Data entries

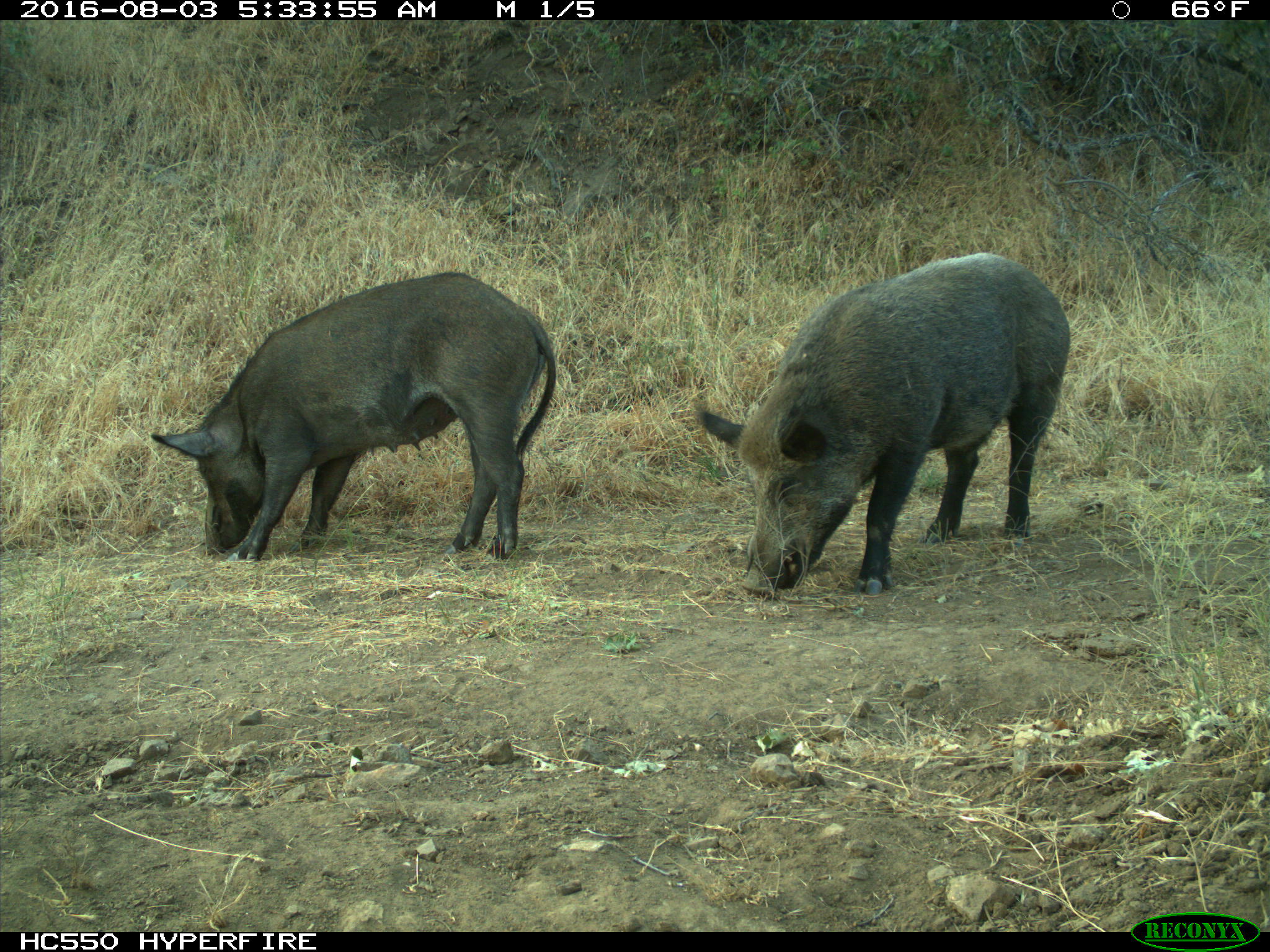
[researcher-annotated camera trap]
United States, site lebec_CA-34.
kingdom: Animalia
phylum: Chordata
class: Mammalia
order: Artiodactyla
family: Suidae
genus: Sus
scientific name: Sus scrofa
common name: wild boar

### Exercise details
Pictures excluded, quote all the data above exactly.

### Answer to this task
[researcher-annotated camera trap]
United States, site lebec_CA-34.
kingdom: Animalia
phylum: Chordata
class: Mammalia
order: Artiodactyla
family: Suidae
genus: Sus
scientific name: Sus scrofa
common name: wild boar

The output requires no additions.